The music identification app Shazam has “ears,” as it were; now, retailers are hoping it will get some eyes, too.
Shazam Chief Product Officer Daniel Danker told CNBC that the company is developing visual recognition technology to complement its audio-based tech. If such an integration were successful, Shazam could become a valuable tool for shoppers who want to easily identify a product — either in a store or online — in turn making it of potentially even greater import to retailers.
“Shazam in retail could help you keep track of the products you care about, compare prices,” Danker told the outlet. “There’s a million ideas around it. They all build on the magic of Shazam, which is that dead-simple experience of tapping a button and connecting with the world around you.”
While other companies, such as the startup Spylight, have made strides in applying “Shazam-like” technology towards the identification of consumer products, Shazam itself — flush with capital concurrent to a $1 billion valuation last January — certainly appears to have the means for seriously exploring the possibility of adding a true visually linked component to its services.
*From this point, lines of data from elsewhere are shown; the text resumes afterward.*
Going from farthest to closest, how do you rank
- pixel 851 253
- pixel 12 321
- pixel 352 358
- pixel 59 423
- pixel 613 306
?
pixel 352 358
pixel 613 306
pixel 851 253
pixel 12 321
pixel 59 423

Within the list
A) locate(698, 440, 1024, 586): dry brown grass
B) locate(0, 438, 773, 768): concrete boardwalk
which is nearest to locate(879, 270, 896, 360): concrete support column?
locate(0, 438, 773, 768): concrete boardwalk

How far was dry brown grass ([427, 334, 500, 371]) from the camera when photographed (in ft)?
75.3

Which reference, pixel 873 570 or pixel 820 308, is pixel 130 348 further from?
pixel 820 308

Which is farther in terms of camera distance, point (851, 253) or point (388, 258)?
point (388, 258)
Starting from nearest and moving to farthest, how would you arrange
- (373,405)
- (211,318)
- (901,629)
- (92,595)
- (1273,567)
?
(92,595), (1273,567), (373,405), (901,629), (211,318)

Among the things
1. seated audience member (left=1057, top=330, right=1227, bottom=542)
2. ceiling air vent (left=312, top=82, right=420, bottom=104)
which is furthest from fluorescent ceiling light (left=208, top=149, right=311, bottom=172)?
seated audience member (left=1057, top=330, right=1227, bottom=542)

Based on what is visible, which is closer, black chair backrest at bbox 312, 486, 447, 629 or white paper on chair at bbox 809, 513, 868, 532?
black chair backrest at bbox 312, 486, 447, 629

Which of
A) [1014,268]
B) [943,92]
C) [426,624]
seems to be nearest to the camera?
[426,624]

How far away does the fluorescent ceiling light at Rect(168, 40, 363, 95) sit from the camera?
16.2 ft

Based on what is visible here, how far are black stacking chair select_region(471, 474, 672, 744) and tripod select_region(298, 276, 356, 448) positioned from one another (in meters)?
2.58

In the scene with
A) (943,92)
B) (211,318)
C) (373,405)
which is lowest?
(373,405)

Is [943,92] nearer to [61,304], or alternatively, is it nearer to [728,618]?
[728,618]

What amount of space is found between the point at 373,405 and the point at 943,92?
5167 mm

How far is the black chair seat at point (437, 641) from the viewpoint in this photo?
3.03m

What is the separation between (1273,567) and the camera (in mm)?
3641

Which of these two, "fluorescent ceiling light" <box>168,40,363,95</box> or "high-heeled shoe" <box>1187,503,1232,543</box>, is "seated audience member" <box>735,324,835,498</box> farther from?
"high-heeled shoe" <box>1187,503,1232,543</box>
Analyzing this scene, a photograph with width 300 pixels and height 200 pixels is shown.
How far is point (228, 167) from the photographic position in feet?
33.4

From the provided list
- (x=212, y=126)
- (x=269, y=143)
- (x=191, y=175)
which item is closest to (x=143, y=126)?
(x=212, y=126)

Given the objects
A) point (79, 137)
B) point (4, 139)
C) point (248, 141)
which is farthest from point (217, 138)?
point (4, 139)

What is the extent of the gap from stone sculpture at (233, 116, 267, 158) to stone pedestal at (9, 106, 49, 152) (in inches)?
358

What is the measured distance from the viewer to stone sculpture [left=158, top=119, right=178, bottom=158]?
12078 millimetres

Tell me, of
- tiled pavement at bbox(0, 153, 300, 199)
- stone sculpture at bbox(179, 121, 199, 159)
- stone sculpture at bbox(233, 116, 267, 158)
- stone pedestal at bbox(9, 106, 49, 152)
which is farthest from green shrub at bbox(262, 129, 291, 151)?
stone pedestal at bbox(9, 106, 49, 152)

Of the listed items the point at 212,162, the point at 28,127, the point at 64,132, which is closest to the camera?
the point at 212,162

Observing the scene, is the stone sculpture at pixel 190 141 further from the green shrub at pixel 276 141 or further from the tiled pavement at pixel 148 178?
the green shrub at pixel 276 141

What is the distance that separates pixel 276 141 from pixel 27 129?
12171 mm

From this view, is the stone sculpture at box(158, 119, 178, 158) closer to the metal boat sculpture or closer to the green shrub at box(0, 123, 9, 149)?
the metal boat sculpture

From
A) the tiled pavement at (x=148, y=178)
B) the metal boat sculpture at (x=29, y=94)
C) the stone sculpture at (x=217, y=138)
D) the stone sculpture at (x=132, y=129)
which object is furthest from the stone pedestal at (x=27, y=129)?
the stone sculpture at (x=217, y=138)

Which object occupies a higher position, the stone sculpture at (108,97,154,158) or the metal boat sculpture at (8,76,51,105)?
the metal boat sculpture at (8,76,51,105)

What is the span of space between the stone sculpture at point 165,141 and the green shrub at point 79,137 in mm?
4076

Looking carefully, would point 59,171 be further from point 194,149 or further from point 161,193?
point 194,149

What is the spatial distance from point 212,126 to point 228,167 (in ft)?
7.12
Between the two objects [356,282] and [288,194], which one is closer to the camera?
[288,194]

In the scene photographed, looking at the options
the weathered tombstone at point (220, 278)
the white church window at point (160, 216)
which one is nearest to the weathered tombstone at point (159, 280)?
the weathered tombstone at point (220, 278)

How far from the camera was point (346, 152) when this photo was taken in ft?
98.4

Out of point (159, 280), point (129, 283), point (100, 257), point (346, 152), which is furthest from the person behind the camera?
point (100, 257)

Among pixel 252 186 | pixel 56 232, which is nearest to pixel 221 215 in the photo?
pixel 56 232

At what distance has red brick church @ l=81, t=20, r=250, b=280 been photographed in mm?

The question that remains, though, is basic feasibility.
Count Sucharita Mulpuru-Kodali, a principal analyst for Forrester Research, among the skeptics. She believes that Shazam has a heck of a road to climb, as the complexities of applying image recognition to the retail space — with just so many images out there — has even given titans like Google and Amazon difficulty.
“I applaud [Shazam] for the effort but think this is going to be a tough problem for [the company] to solve,” Mulpuru-Kodali told CNBC.
“The idea, though, of telling a consumer, ‘We did audio recognition, now we can do image recognition’ is a very easily understandable idea, great for marketing,” she noted, “but really hard to execute well.”